In terms of M&A activity seen so far in 2015, while not comparable to the mega mergers of 2014, there have been “several deals designed to facilitate expansion into growth markets” according to Ajay Gupta, a director in McKinsey’s Pharmaceuticals & Medical Products practice in Chicago.

“As in 2014, the increase in M&A activity by original equipment manufacturers (OEMs) has continued,” says Sowmya Rajagopalan, a research manager at Frost & Sullivan. “The acquisitions have been largely to do with new and complimentary areas of focus and geographic expansion and tax inversion.”

Medtronic and Covidien

One large-scale M&A deal which did take place in 2015 was Medtronic’s acquisition of Covidien, a transaction which resulted in the creation of the medical device sector’s largest company. Although a number of industry analysts have suggested that the deal is an indication of the overall health of the medical device sector, others, such as Ms Rajagopalan, are unconvinced as to whether the Medtronic/Covidien deal represents the shape of things to come. “We do not consider the Medtronic acquisition of Covidien, or Zimmer’s acquisition of Biomet, as paving the way for acquisitions in the future. These were stand alone acquisitions that were large, but tax inversion, market consolidation cannot be the trend to grow in the medical device sector,” says Ms Rajagopalan.

Future M&A activity

For now, M&A momentum in the medical device sector is showing no major signs of abating, despite the perhaps unavoidable dip from the record levels seen in 2014. That said, among sector participants, there is a range of opinion as to how investments strategies will be deployed in the coming years.
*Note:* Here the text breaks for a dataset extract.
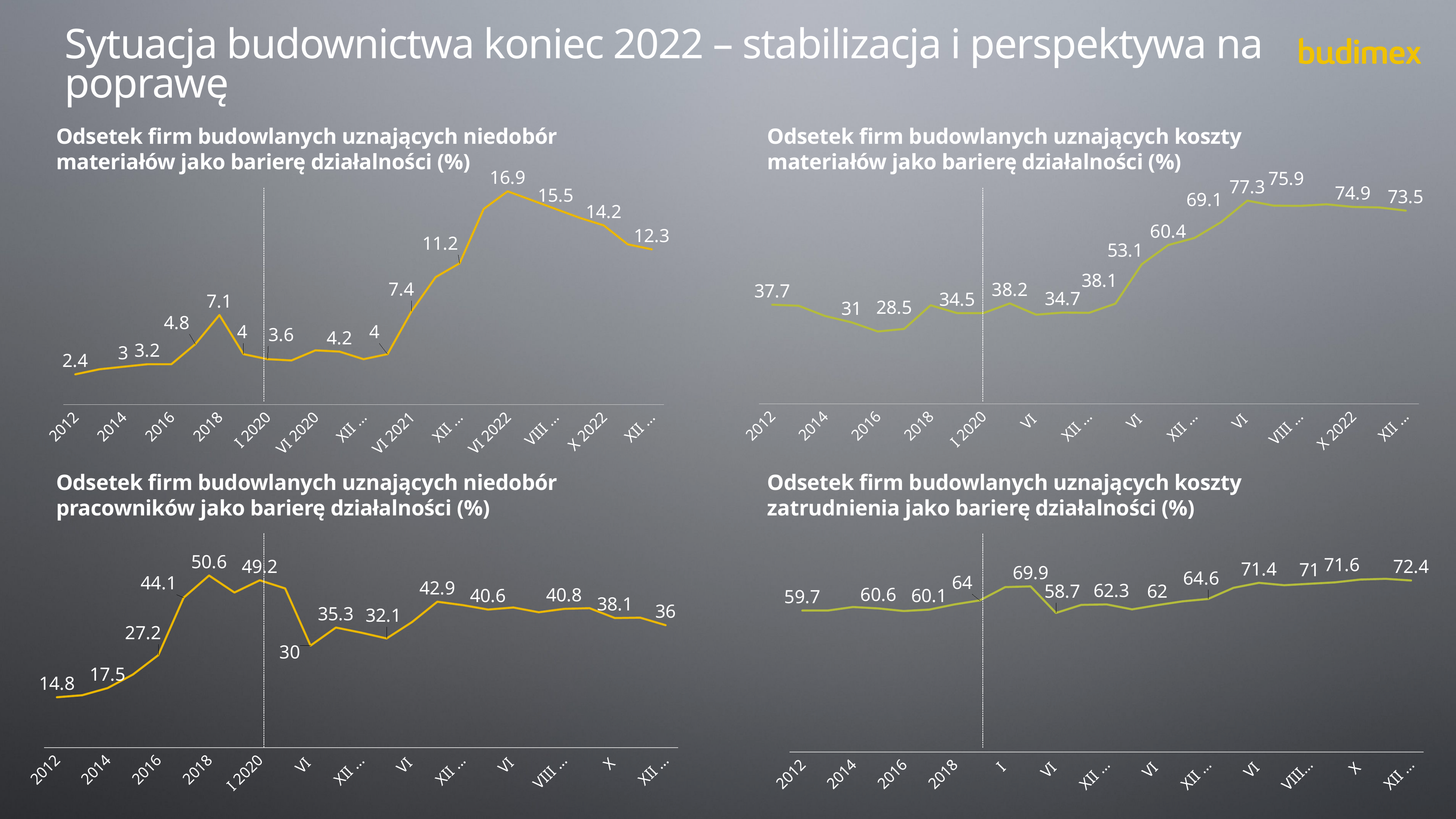
In the bottom-right chart (koszty zatrudnienia), what is the lowest value shown? 58.7 In the top-right chart (koszty materiałów), what is the highest value shown? 77.3 In the bottom-left chart (niedobór pracowników), what is the difference between the highest value (50.6) and the value for 2012 (14.8)? 35.8 In the top-left chart (niedobór materiałów), what is the value for 2012? 2.4 In the bottom-left chart (niedobór pracowników), what is the value for 2012? 14.8 In the top-left chart (niedobór materiałów), what is the highest value shown? 16.9 In the bottom-left chart (niedobór pracowników), what is the highest value shown? 50.6 How many charts are shown on the slide? 4 What kind of chart is the top-left chart titled 'Odsetek firm budowlanych uznających niedobór materiałów jako barierę działalności (%)'? Line chart In the bottom-right chart (koszty zatrudnienia), what is the value of the last data point? 72.4 In the top-right chart (koszty materiałów), what is the value of the last data point? 73.5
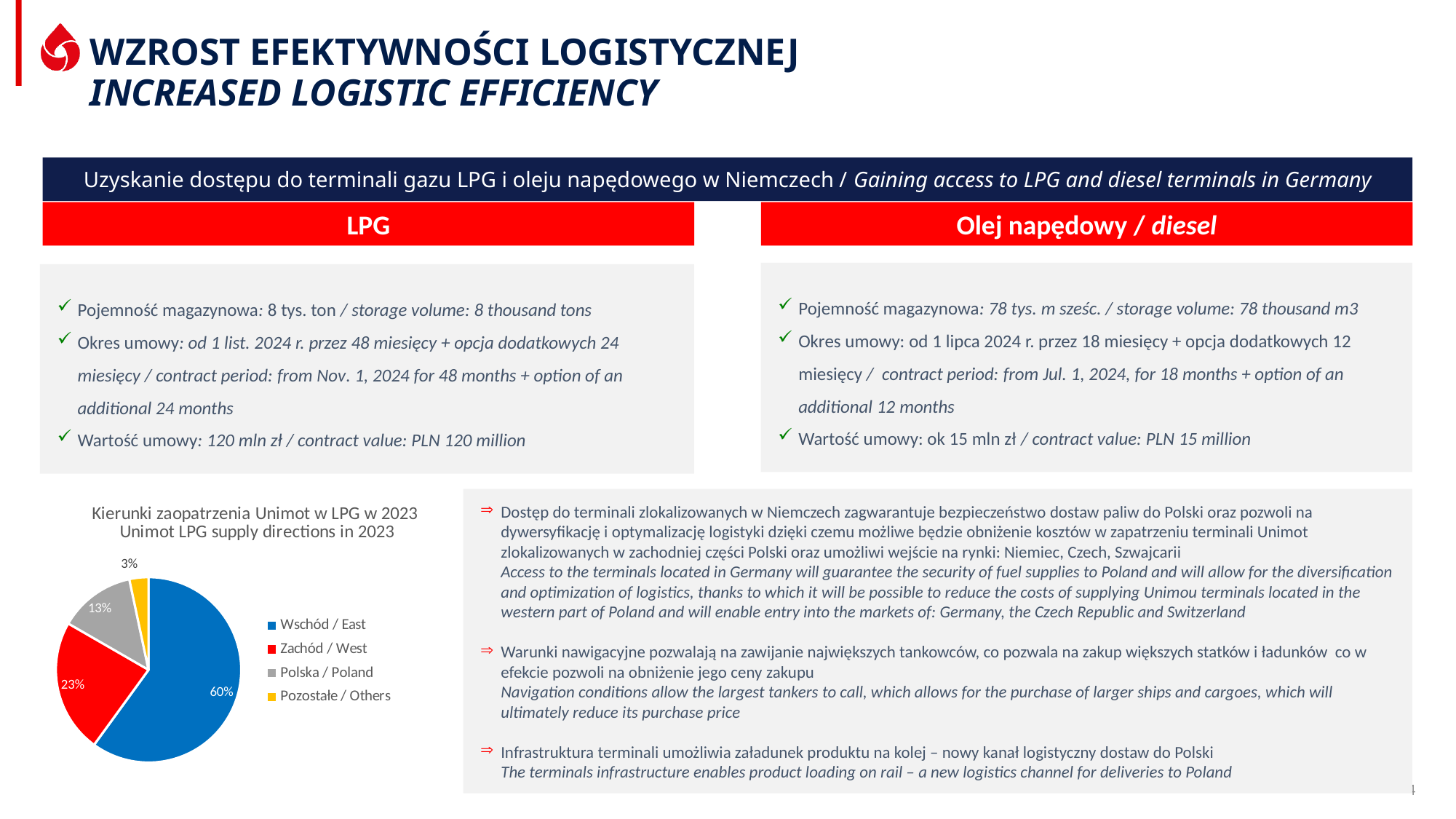
Which is larger, the share for Zachód / West or for Polska / Poland? Zachód / West How many categories does the pie chart show? 4 Which supply direction has the largest share in the pie chart? Wschód / East What is the difference in percentage points between the Wschód / East and Zachód / West shares? 37 percentage points What share of Unimot's LPG supply in 2023 came from Zachód / West? 23% What share of Unimot's LPG supply in 2023 came from Wschód / East? 60% What is the title of the pie chart? Kierunki zaopatrzenia Unimot w LPG w 2023 / Unimot LPG supply directions in 2023 What share of Unimot's LPG supply in 2023 came from Polska / Poland? 13% What share of Unimot's LPG supply in 2023 came from Pozostałe / Others? 3% Which supply direction has the smallest share in the pie chart? Pozostałe / Others What colour is the Polska / Poland slice in the pie chart? Grey What kind of chart is shown on the slide? Pie chart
“M&A in the medical device sector will likely continue in the years ahead,” vouches Mr Gupta. This continuing M&A activity, he reasons, will be driven by multiple investment strategies including gaining access to meaningful innovation; access to attractive sub-segments for established category leaders; geographic expansion, achieving greater intra-segment and cross-segment scale; further tax leverage; renewed interest services growth ‘beyond the product’; as well as continued confidence in integration execution and performance. “There is also likely to be greater pressure on mid-caps to achieve greater scale. At the same time there will be some divestitures – driven by the need for focus as well as being the consequence of some of the larger industry deals,” adds Mr Gupta.

Looking ahead, the need for companies to pursue innovative products and technologies is likely to have a considerable bearing on future acquisitions in the medical device sector, according to Ms Rajagopalan. “In today's competitive environment,” she attests, “first to the market supports long term growth – hence, acquisitions have to be part of growth, at least in the short term.”